Selection
⟨

A Counter-Model For Understanding Reality
In a period when philosophical, scientific, and technological developments disclose the unintentional implications of modernity and its analysis of reality, Spaemann does not merely criticize the history of modern philosophy and its development towards a representation of reality as process. He also provides a counter-model for understanding reality that, given the prevailing tendencies of modern and late modern reason, is highly original without claiming to be so. Its originality lies, so to speak, in its renunciation of originality, in its confessed indebtedness to the tradition of Western philosophy and, consequently, to what is already given as well as to what is beyond the reach of autonomous human reason — nature, freedom, history, the ‘other’ and God. Thus, in the opening sentence of Happiness and Benevolence he can express the hope ‘that these thoughts on ethics contain nothing fundamentally new.’

In Spaemann’s view, philosophy does not discover utterly new things, but brings back to mind what we have once known. It is for this reason that Spaemann’s thought can be called revolutionary in the sense in which he understands the word: Spaemann remarks in passing apropos of Rousseau that ‘all great revolutions have understood themselves not as innovations, but as restoration, as recourse to an old forgotten and betrayed truth.’ Spaemann’s approach thus also transcends and questions the common dichotomization of restorative and revolutionary thought and draws attention to a deeper criterion that makes it possible to distinguish between different kinds of revolution and restoration. ‘Restoration as such’, he argues, ‘is neither good nor bad. It is good if something good is restored; it is bad if something bad is restored.’ It depends, he reasons, ‘upon the quality of a society whether disintegration is desirable or not.’

Philosophy As A Socratic Endeavor
His philosophy, we will argue, provides us with a revolutionary example of a good restoration. Philosophy is to preserve, and to remind us of, the largely unspoken-of limits of human action and the background of specific ideas and traditions. Over against a ‘grown-up view of reality’, it ‘naively’ remembers particularly reason and freedom as ‘prejudices of our childhood’ in order to preserve humanity from the abolition of itself. We need these prejudices (Vorurteile) of our childhood, Spaemann reasons, because they are ‘the presupposition for our judgments (Urfrile)’ We cannot live meaningfully as human beings without them.

Spaemann characterizes philosophy explicitly as a Socratic endeavor. In this he once again finds support from Jean-Jacques Rousseau, who made much of Socrates’ celebrated profession of ignorance and criticized those Enlightenment thinkers who thought they could find in Socrates a champion to oppose Christ. Against the supposedly enlightened and antichristian wisdom of modernity Spaemann makes his own case for Socratic ignorance — like Socrates, he confesses ‘that I do not think that I know what I do not know and, in the manner of Rousseau’s Socrates, engages in combat against sophistry; both ancient and modern. Philosophy is a conversational enterprise that, through the very fact that it is conversational and realistic, does justice to what cannot properly be understood from a relativistic point of view. To raise questions and to remind people of what they already know thus tends to be more important than attempting fully to answer such questions which, for the most part, cannot be answered even in the long run. So in Spaemann’s view philosophy is essentially characterized by a ‘philosophical anarchy,’ by a non-dominion. His philosophy does not challenge or contradict Christianity’s therefore; indeed, we will argue that the opposite is the case.

⟩

Data rows
⟨

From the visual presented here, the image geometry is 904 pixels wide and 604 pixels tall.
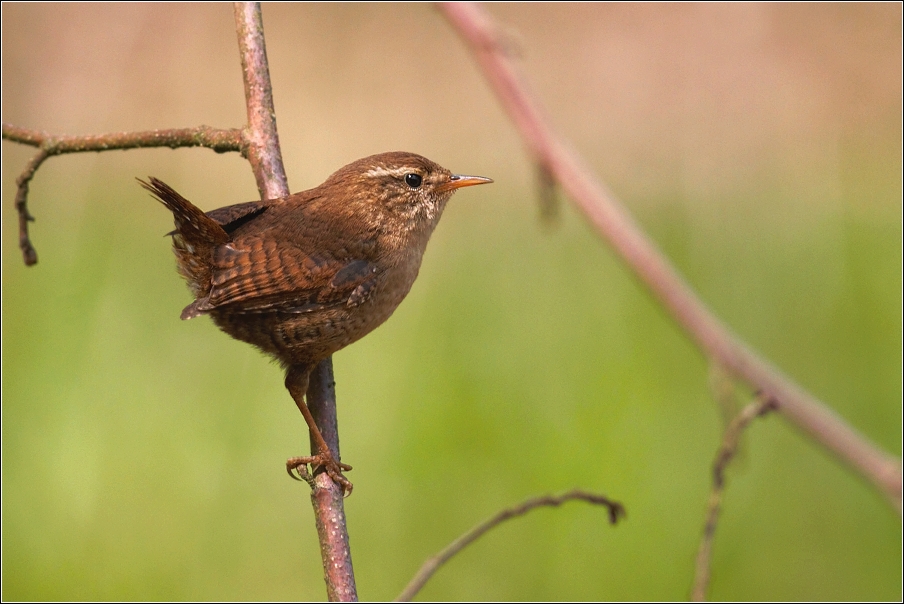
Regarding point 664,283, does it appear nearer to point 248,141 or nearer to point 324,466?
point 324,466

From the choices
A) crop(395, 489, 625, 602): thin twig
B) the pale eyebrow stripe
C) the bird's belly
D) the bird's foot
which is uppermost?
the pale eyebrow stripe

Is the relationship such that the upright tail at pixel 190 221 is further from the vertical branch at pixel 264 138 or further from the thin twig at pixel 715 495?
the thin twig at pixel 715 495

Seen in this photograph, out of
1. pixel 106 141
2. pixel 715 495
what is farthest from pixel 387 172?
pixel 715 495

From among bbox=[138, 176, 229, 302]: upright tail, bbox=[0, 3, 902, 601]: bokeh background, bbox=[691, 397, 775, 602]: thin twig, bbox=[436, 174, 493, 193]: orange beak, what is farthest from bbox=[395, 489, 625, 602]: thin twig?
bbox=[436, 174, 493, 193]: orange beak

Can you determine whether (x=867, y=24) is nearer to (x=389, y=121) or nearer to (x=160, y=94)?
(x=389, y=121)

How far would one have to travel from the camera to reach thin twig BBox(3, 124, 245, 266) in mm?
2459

⟩
⟨

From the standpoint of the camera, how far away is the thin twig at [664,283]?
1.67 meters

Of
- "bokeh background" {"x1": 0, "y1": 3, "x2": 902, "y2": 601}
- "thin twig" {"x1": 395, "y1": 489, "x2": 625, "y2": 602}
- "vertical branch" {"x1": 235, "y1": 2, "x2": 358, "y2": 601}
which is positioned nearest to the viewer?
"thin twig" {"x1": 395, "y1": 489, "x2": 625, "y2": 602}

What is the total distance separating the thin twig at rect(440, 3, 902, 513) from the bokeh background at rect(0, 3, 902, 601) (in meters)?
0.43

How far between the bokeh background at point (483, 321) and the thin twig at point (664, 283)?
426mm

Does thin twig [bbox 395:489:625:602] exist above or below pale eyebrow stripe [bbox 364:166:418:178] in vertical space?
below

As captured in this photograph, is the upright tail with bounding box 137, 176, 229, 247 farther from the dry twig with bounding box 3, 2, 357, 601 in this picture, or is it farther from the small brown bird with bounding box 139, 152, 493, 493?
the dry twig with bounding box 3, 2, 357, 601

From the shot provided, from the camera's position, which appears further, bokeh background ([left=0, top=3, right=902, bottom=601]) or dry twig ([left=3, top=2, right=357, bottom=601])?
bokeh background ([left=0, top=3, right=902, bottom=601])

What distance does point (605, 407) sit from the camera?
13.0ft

⟩
⟨

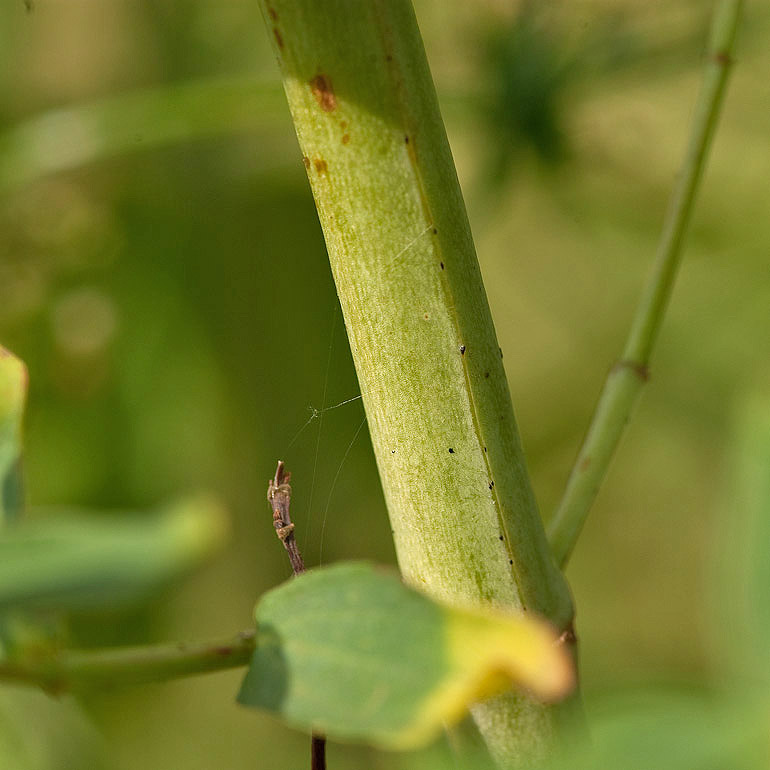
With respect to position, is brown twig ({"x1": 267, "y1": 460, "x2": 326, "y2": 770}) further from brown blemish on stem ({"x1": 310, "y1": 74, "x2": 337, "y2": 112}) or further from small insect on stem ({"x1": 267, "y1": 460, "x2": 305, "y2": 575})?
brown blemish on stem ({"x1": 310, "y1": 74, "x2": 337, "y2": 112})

⟩

Problems to work on
**a.** Decide whether each statement agrees with the Spaemann passage, answering yes or no and quoting the words of the passage that decide it: (i) Spaemann hopes his thoughts on ethics contain nothing fundamentally new; (ii) Spaemann holds that restoration is always good; (iii) Spaemann characterizes philosophy as a Socratic endeavor.
**b.** Please transcribe everything in the Spaemann passage from "Philosophy As A" down to "beings without them.".
**c.** According to the Spaemann passage, how did all great revolutions understand themselves, as Spaemann remarks apropos of Rousseau?

Outputs for the tasks
**a.**
(i) Yes: "he can express the hope ‘that these thoughts on ethics contain nothing fundamentally new.’"
(ii) No: "is neither good nor bad. It is good if something good is restored; it is bad if something bad is restored."
(iii) Yes: "Spaemann characterizes philosophy explicitly as a Socratic endeavor."

**b.**
Philosophy As A Socratic Endeavor
His philosophy, we will argue, provides us with a revolutionary example of a good restoration. Philosophy is to preserve, and to remind us of, the largely unspoken-of limits of human action and the background of specific ideas and traditions. Over against a ‘grown-up view of reality’, it ‘naively’ remembers particularly reason and freedom as ‘prejudices of our childhood’ in order to preserve humanity from the abolition of itself. We need these prejudices (Vorurteile) of our childhood, Spaemann reasons, because they are ‘the presupposition for our judgments (Urfrile)’ We cannot live meaningfully as human beings without them.

**c.** Not as innovations, but as restoration, as recourse to an old forgotten and betrayed truth.